Asia lleva décadas entendiendo algo que Occidente apenas está aprendiendo: el cuero cabelludo merece tanta atención como la piel de la cara. De esa filosofía nació AAN Hair Spa , un espacio en la colonia Roma Norte donde el protagonista no es el corte ni el color, sino la salud del origen. Con una estética minimalista y serena, y un enfoque clínico que va desde el diagnóstico con capilógrafo, microscopio diseñado para evaluar a profundidad la piel y hebra capilar– hasta tratamientos personalizados para resequedad, caspa o caída, AAN propone algo simple pero radical: conocer realmente tu raíz antes de saturarla de productos dentro de un ambiente con rituales de relajación.
Qué es un 'hair spa' y por qué cuidar el cuero cabelludo es la nueva tendencia de belleza
¿Cómo se crea un spa de pelo?
Andrea Galván lleva años de experiencia en el mundo de la belleza, especializándose en tintes y cortes con sus salones PAPRIKA y MAGMA . Con el tiempo, comenzó a cuestionarse las condiciones capilares de sus clientes. Eso la llevó a estudiar tricología, la rama de la dermatología dedicada al diagnóstico y tratamiento de las alteraciones del pelo y el cuero cabelludo. Su socia, Ana Pérez , galerista de profesión, fue su primera clienta, en busca de un tratamiento antifrizz sin formol, y el entendimiento entre ambas logró que el espacio hablara el mismo idioma: un interiorismo sereno y sin distracciones donde la atención recae enteramente en ti. En AAN, el objetivo es hacerte consciente de algo simple: así como hidratas tu pelo, también deberías cuidar la raíz de donde nace.
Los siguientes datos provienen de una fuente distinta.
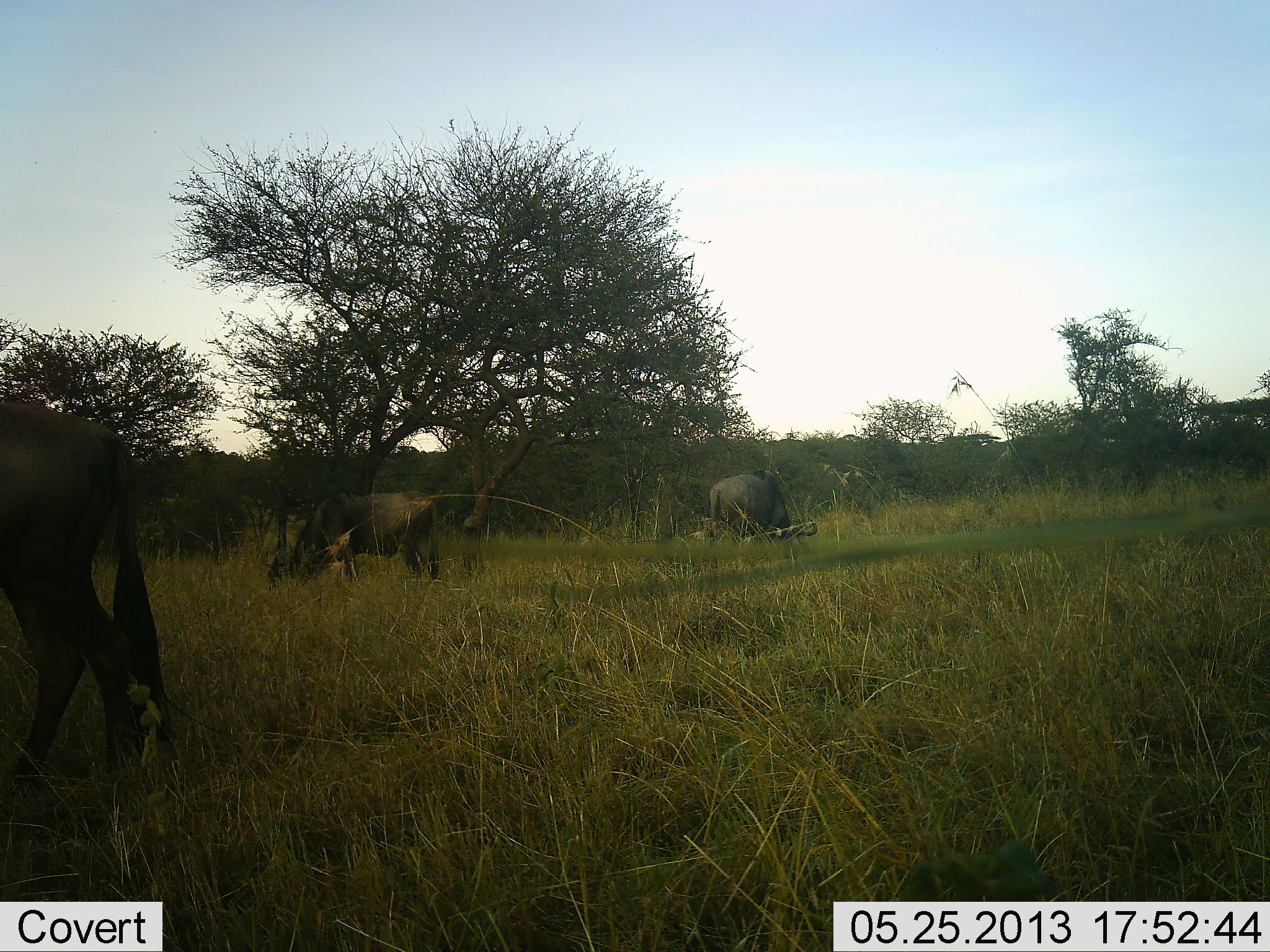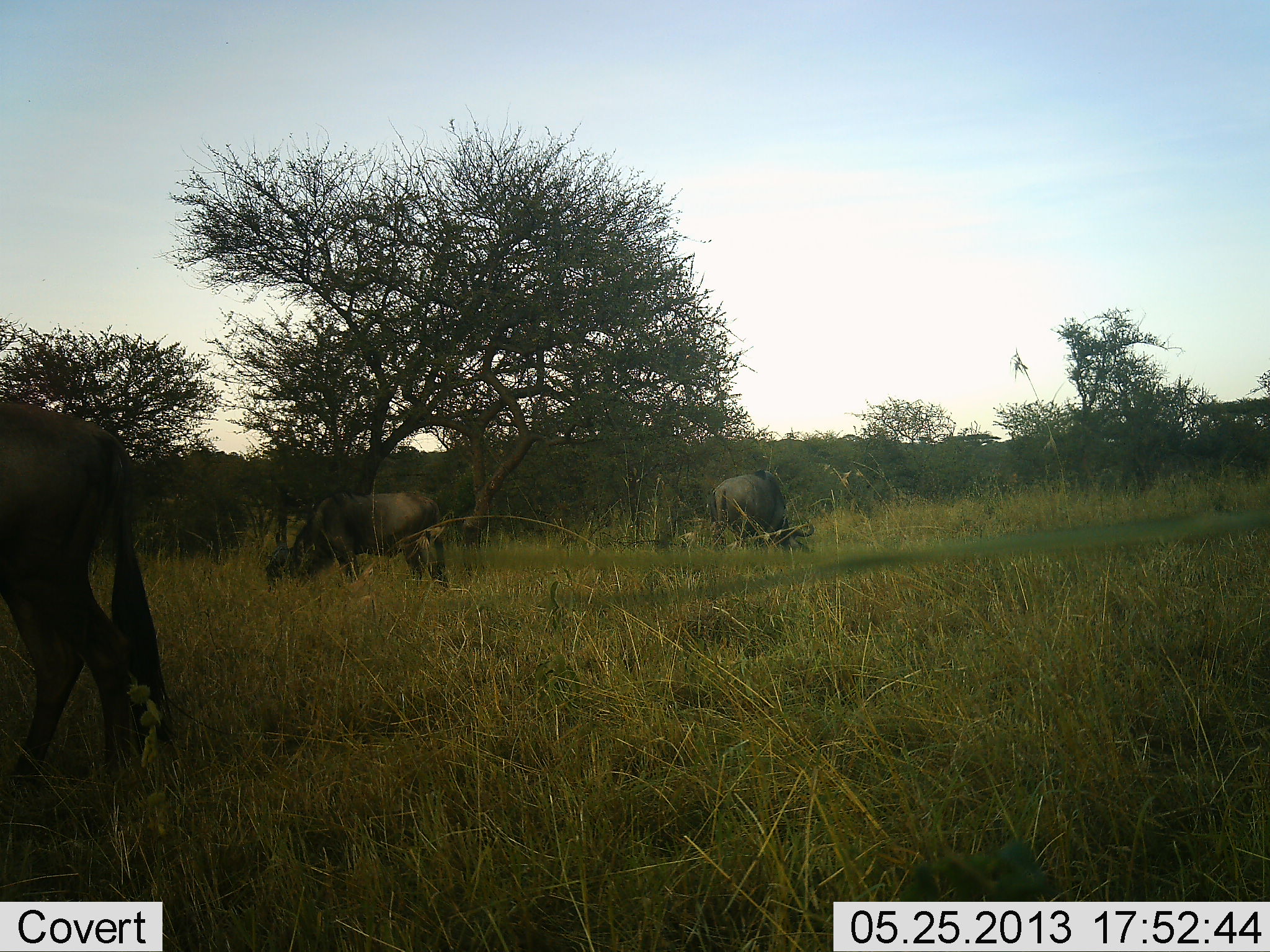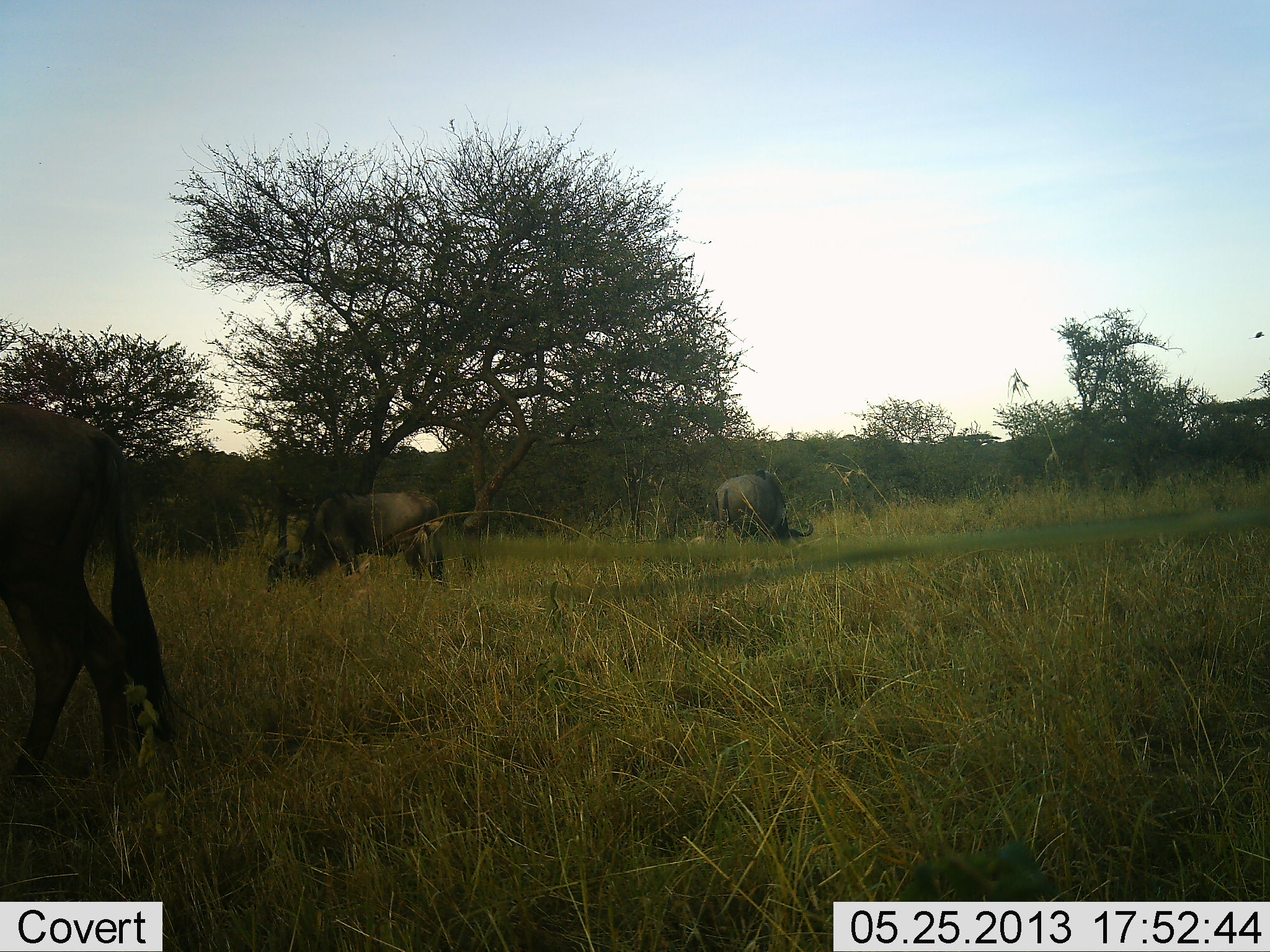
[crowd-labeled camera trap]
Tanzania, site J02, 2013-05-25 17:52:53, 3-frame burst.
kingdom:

"Estamos obsesionados con el pelo, pero muy pocas veces pensamos en el origen. Se me hacía loquísimo ver cuántas personas tenían condiciones sin saberlo y que lo normalizan o creen que no hay solución. Ahí fue cuando entendí que AAN tenía que ser algo más que un lugar para hacerse un tratamiento. Quería crear un espacio donde las personas pudieran conocer mejor su cuero cabelludo, entender cómo está funcionando y qué necesita para estar en su mejor versión". - Andrea Galván
Lo que no ves en el espejo
Algo que Andrea no esperaba es que la mayoría de sus clientes llegaran pensando en su pelo y terminaran descubriendo que nunca habían puesto atención al cuero cabelludo. El error más común, dice, es no saber lavárselo bien. La acumulación de residuos, grasa y contaminación genera problemas que pocas personas relacionan con su rutina de lavado. Y hay algo más que casi nadie considera: el cuero cabelludo también envejece. Así como cuidamos la piel de la cara, deberíamos hacer lo mismo con la raíz de donde nace el pelo, pues cambia con el tiempo y necesita atención específica. A eso súmale que factores como el estrés y el cortisol lo afectan directamente. De ahí el propósito profundo de un hair spa: que además de hacerte un tratamiento, el espacio te permita un momento de desconexión. La meta de Andrea Galván y de Ana Pérez es simple: que nadie normalice una condición que tiene solución y que cada persona salga sabiendo exactamente qué necesita su pelo.
El protocolo de AAN
El proceso empieza con un análisis para recomendarte el tratamiento indicado, pues tienen opciones para el cuero cabelludo o el pelo. Desde una limpieza profunda que elimina la acumulación de producto, que puede tapar los poros e impedir el crecimiento, hasta el AAN Bespoke Scalp Therapy, un facial capilar personalizado con protocolos para caspa, caída, exceso de grasa o resequedad.
Para el pelo, tienen purificación molecular para eliminar minerales acumulados tanto en la piel como en la hebra
capilar; hidratación profunda, ideal para pelo teñido; y un tratamiento antifrizz con ingredientes botánicos que re-
duce la textura hasta un 90%. Para mantener los resultados, sugieren hacer un tratamiento una vez al mes, como
si fuera una exfoliación facial.
Si es tu primera vez, se recomienda empezar siempre con la limpieza profunda porque además de dejar la piel y el folículo limpio, permite evaluar su estado y detectar si hay alguna condición que requiera atención específica. Si la hay, las primeras cuatro semanas implican una sesión semanal para recuperar el equilibrio de la piel, complementada con productos de mantenimiento en casa.
Una vez elegido tu tratamiento ideal, el resto es dejarse llevar. Masaje capilar, un antifaz de cuarzo, blowout, un té y una playlist entre ambient y jazz de fondo.